**** TEXTE FOURNI ****

On estime que près de 500M$ sont annuellement versés à des entreprises étrangères du secteur des TI en échange d’emplois créés aux Québec. En outre, les entreprises de développement de jeux vidéo sont admissibles à un crédit remboursable qui couvre jusqu'à 37,5% des salaires des employés admissibles.

L’une des principales bénéficiaires de ce programme est la multinationale française de jeux vidéo Ubisoft, installée à Montréal, et qui emploie aujourd’hui quelque 3 000 personnes dans le quartier Mile End. «Ne vous inquiétez pas, a déclaré M. Boyko. Si Ubisoft venait à fermer demain matin, les 3 000 employés montréalais de l’entreprise française seraient immédiatement absorbés par les besoins de main-d’œuvre des entreprises du même secteur à Montréal.»

La course aux embauches

Actuellement, en plus de ses quelque 300 employés à Montréal, l’entreprise cherche à combler 70 nouveaux postes. D’ici la fin de l’année, M. Boyko parle de besoins d’une centaine d’autres travailleurs à embaucher d’urgence, sans quoi Stingray Digital Group (To., RAY.A) n’aura d’autre choix que de reporter la livraison d’une application en développement. Puis d'ici cinq ans, c'est de 400 nouveaux employés que l'entreprise prévoit avoir besoin.

Et ce ne serait là que la pointe de l'iceberg. Plusieurs entreprises du même secteur vivraient le même problème. Voisin de Stingray, rue Queen, la société Rodeo FX, spécialisée dans la conception d'effets visuels destinés à l'industrie du cinéma et de la télévision (Game of ThronesFear the Walking DeadArrival, etc.), ferait face aux mêmes difficultés de recrutement.

Son pdg, Sébastien Moreau confirme prévoir l'embauche prochaine d'une cinquantaine de nouveaux employés. Cet objectif de croissance de personnel de quelque 10% en un an, pour un total de 450 employés, est cependant compliqué par la présence à Montréal de vis-à-vis étrangers, comme la britannique Framestore CFC, ou l'américaine Moving Picture Company (MPC), également bénéficiaires de crédits d'impôt de Québec.

****

TÂCHE
Reprenez, s'il vous plaît, le texte sur la pénurie de main-d'œuvre dans les entreprises technologiques montréalaises à l'endroit où il s'interrompt. Les données constituent un matériau distinct du texte.

**** DONNÉES FOURNIES ****

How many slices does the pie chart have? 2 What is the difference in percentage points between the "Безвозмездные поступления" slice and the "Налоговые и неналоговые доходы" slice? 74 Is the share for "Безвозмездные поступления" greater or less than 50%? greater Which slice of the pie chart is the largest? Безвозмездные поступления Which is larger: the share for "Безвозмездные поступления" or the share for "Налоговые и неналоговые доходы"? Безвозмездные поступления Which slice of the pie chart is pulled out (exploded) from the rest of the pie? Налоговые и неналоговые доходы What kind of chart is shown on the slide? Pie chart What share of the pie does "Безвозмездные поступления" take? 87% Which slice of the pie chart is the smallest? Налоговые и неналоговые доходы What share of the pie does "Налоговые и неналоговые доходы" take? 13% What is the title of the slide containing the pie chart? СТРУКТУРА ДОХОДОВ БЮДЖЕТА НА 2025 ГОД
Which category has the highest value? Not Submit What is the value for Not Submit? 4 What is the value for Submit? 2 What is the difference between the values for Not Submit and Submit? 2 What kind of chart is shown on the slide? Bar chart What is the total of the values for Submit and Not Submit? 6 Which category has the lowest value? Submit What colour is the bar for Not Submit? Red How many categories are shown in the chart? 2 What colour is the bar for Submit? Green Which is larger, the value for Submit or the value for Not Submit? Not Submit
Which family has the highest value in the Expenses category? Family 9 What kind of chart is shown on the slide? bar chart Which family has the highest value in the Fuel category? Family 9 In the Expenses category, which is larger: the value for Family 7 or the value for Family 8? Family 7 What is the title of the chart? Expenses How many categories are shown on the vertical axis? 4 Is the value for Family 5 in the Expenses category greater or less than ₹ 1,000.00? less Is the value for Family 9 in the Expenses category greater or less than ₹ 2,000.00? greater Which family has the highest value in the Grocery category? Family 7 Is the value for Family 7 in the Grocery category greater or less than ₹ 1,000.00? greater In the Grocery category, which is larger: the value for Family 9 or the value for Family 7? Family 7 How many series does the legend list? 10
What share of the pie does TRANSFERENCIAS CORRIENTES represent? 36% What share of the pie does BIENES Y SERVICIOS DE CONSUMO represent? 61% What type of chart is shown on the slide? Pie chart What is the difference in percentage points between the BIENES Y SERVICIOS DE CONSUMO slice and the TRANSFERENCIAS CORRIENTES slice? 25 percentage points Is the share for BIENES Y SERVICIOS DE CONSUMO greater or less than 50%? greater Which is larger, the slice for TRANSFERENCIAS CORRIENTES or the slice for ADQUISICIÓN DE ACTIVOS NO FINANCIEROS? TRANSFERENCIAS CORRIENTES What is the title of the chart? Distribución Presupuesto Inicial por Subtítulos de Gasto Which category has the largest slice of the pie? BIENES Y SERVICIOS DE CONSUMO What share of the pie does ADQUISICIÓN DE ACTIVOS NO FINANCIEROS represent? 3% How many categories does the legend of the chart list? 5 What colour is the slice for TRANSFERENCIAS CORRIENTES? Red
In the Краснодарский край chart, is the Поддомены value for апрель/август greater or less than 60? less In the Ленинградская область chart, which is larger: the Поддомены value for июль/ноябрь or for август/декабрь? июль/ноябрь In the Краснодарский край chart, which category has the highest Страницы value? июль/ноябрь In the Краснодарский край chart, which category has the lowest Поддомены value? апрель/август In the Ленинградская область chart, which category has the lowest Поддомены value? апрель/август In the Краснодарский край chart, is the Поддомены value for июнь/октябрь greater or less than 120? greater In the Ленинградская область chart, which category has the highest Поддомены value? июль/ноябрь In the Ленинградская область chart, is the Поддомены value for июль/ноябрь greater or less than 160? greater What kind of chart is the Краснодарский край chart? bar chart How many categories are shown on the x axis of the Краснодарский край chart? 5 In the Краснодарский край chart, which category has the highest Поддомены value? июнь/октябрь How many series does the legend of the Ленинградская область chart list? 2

****

RÉPONSE
Le pdg de Stingray dit disposer de 25 à 50M$ pour procéder rapidement à des acquisitions d'entreprises de son secteur. À tel point que d'ici trois ans, il projette que 75% de ses revenus proviendront de l'extérieur du pays. Et résultat de cette croissance par acquisitions, l’entreprise prévoit devoir embaucher 400 nouveaux travailleurs d’ici cinq ans.

Le défi de telles embauches est déjà important, dit-il, en cette période où le taux de chômage au Québec n'est que de 6% et où la population active ne cesse de décliner. «Il l'est encore d'avantage lorsque des entreprises étrangères subventionnées par Québec se battent contre nous pour l'embauche des mêmes travailleurs», explique Eric Boyko.

Une odeur qui parle

Confiant de parvenir malgré tout à faire face à ces défis de croissance, Stingray annonçait ce matin l'expansion de son siège social dans une nouvelle tour de huit étages, attenante à ses bureaux actuels, situés à l'angle des rues Queen et Wellington. L'entreprise occupera six de ces étages, pour un total de 30 000pi2, tandis que Rodeo FX prévoit avant longtemps occuper les deux autres.

«Il était temps, nous a confié M. Boyko en marge de l'événement. Parce qu'à certains moments, avec l'intensité du travail qu'on retrouve ici, je ne vous cacherai pas qu'il finissait par se dégager une vague odeur de chambre de joueurs d'hockey dans nos bureaux. Sans blague!»

Le maire de Montréal, Denis Coderre, et la ministre du Patrimoine canadien, Mélanie Joly, participaient à l'annonce de Stingray. Le maire a vanté le dynamisme économique de Montréal, avec ses «76 grands chantiers» en cours pour des investissements de «21 milliards (G$)», tandis que la ministre Joly a parlé de l'industrie de la création  comme d'un produit d'exportation phare du pays. À elle seule, cette industrie engrangerait annuellement des revenus de 55 G$ et plus de 130 000 emplois au Canada.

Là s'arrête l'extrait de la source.